Des élus d’extrême droite ont obtenu le report d’une table ronde interne au Parlement européen sur la lutte antiraciste, à laquelle devait participer l’universitaire franco-ivoirienne Maboula Soumahoro. Elle subit depuis des insultes et des menaces, jusque sur son lieu de travail.

C’est une « première victoire », s’est félicitée Marion Maréchal. La députée européenne d’extrême droite a obtenu, en moins de vingt-quatre heures, le report d’un échange contre le racisme organisé au sein du Parlement européen. « Nous serons très vigilants : ce report doit devenir annulation définitive », a mis en garde la cheffe du mouvement Identité-libertés, allié du Rassemblement national (RN).

Celle qui a déclenché l’ire des forces d’extrême droite s’appelle Maboula Soumahoro, universitaire franco-ivoirienne reconnue, spécialiste des questions antiracistes. Elle était conviée ce jeudi 21 novembre pour « débattre des solutions pour promouvoir l’égalité et l’inclusion au travail avec des représentants de haut niveau des sphères politique et administrative du Parlement européen », selon la description officielle de l’événement.

La discussion n’aura pas lieu. « En fin de semaine, j’ai reçu un coup de fil du Parlement disant qu’il y avait une pression exercée par l’extrême droite. Ils m’ont dit qu’ils ne savaient pas si l’événement allait être maintenu », explique Maboula Soumahoro à Mediapart.
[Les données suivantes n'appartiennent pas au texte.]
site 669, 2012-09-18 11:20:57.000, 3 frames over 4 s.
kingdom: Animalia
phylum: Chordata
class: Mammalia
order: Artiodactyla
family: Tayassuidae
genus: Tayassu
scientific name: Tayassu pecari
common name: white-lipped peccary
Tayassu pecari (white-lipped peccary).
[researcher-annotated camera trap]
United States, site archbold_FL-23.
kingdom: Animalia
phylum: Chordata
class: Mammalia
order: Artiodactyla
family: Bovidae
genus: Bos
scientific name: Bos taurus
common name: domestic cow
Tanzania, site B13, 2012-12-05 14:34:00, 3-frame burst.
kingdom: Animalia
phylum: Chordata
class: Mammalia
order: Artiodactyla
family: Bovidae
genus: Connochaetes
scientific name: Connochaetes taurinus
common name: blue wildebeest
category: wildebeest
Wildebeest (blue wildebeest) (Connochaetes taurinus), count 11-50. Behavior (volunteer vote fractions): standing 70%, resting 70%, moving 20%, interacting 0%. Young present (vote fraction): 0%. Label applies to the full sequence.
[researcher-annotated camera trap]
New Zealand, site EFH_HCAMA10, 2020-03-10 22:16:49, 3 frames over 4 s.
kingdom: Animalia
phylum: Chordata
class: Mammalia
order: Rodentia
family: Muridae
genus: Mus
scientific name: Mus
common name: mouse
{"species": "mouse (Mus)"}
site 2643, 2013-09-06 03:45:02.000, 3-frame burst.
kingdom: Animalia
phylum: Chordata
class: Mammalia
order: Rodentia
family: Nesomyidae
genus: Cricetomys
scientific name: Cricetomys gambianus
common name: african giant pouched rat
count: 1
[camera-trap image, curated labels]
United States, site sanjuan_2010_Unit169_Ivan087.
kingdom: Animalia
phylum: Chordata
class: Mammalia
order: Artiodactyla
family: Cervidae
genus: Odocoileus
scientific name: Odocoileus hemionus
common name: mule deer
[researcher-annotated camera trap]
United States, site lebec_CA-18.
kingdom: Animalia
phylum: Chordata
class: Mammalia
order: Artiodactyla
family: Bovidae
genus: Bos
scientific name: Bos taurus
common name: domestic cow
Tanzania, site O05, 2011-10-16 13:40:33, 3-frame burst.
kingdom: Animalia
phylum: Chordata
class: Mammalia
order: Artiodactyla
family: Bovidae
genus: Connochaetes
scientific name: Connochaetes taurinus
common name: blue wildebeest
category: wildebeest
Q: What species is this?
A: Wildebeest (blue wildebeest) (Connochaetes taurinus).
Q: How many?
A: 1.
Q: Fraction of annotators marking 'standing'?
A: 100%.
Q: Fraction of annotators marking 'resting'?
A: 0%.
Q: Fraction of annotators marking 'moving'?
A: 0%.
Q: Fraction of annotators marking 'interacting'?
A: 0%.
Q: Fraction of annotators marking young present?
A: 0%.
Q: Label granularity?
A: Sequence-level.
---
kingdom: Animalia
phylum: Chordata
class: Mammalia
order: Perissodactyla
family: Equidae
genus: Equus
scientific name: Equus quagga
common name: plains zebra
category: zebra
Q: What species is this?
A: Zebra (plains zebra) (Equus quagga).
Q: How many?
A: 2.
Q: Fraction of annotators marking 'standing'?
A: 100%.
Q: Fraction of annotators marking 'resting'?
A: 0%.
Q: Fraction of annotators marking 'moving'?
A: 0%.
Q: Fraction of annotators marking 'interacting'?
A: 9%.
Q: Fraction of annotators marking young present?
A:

La députée européenne Mathilde Androuët, affilée au groupe d’extrême droite Patriotes pour l’Europe et membre du RN, vient alors de lancer une offensive publique contre la maîtresse de conférences, affirmant dans un tweet que « l’antiracisme n’est que le cache-sexe du racisme anti-blanc ».

Son message est au départ peu partagé, mais il s’amplifie lorsque Marion Maréchal entre également dans l’arène, dénonçant « une conférencière anti-Blancs aux relents antisémites invitée pour former les employés du Parlement européen ». Dans une publication Facebook qu’elle adresse à la présidente du Parlement Roberta Metsola, elle demande « l’annulation » de la « formation » et « de faire toute la lumière sur les lacunes qui ont permis à cette conférence scandaleuse d’être organisée ». Le communiqué est également signé par les député·es d’extrême droite Nicolas Bay, Guillaume Peltier et Laurence Trochu.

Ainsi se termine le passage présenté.